## What you need to do
For the entries below, print exactly the lines between the line holding "Parfumska voda Montale Pure Love 100 ml" and the line holding "Förderverein Seementalschule e.V.", inclusive, and nothing else.

## Data for this exercise

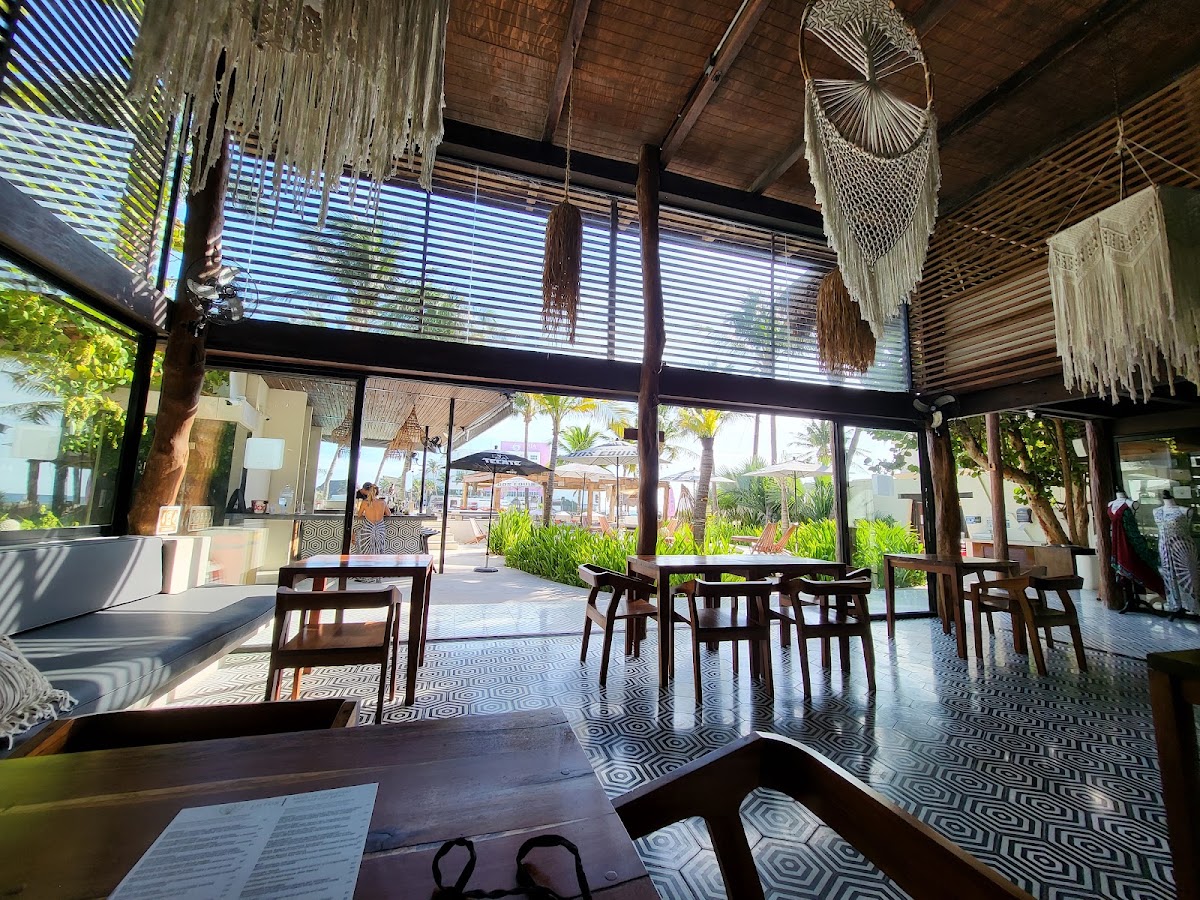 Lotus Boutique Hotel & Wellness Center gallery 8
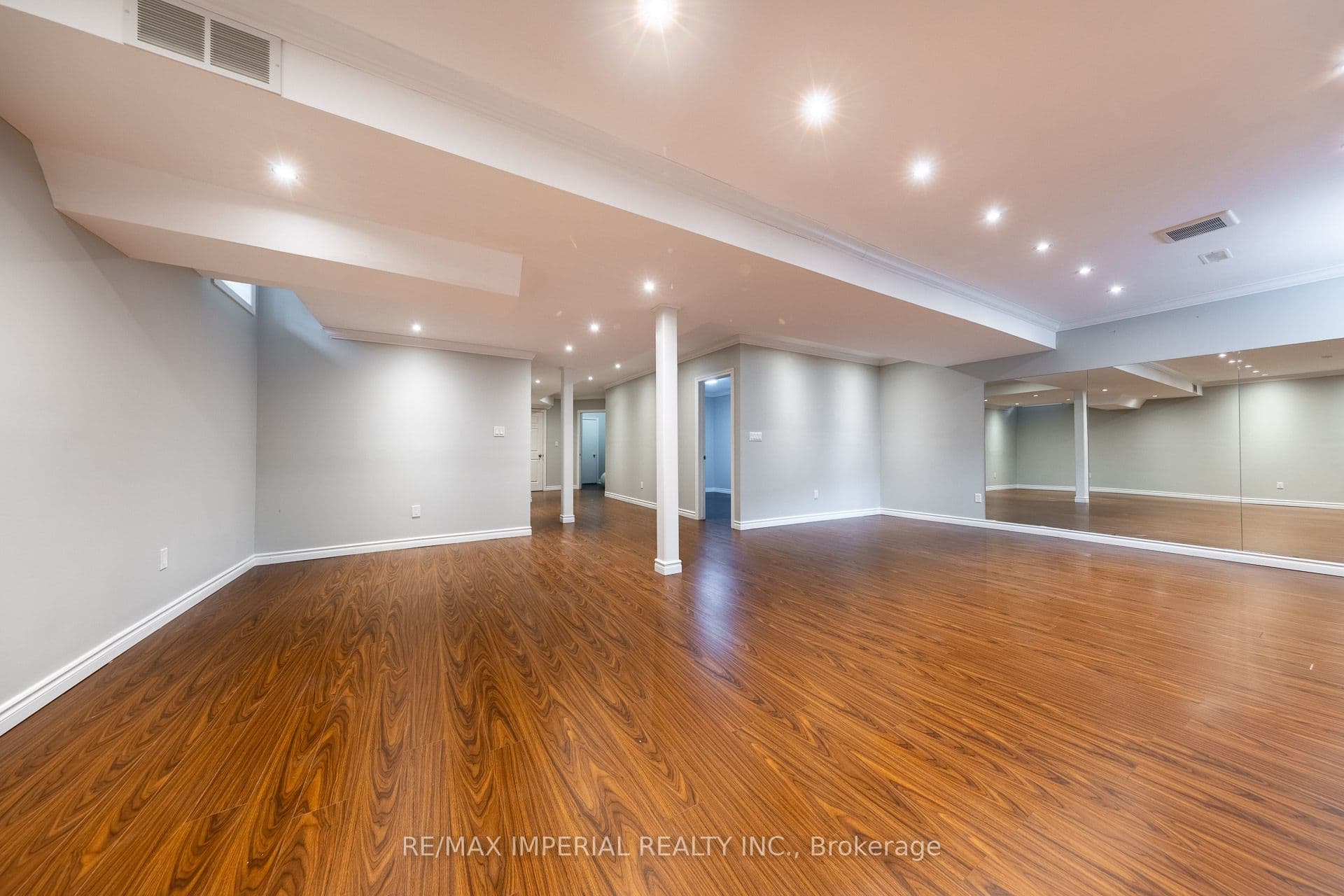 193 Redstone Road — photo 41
...
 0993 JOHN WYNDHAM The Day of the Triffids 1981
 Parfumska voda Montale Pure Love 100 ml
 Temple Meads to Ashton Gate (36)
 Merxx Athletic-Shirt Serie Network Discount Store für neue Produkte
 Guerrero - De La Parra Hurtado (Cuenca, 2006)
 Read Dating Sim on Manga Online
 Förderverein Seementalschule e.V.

## Expected answer
 Parfumska voda Montale Pure Love 100 ml
 Temple Meads to Ashton Gate (36)
 Merxx Athletic-Shirt Serie Network Discount Store für neue Produkte
 Guerrero - De La Parra Hurtado (Cuenca, 2006)
 Read Dating Sim on Manga Online
 Förderverein Seementalschule e.V.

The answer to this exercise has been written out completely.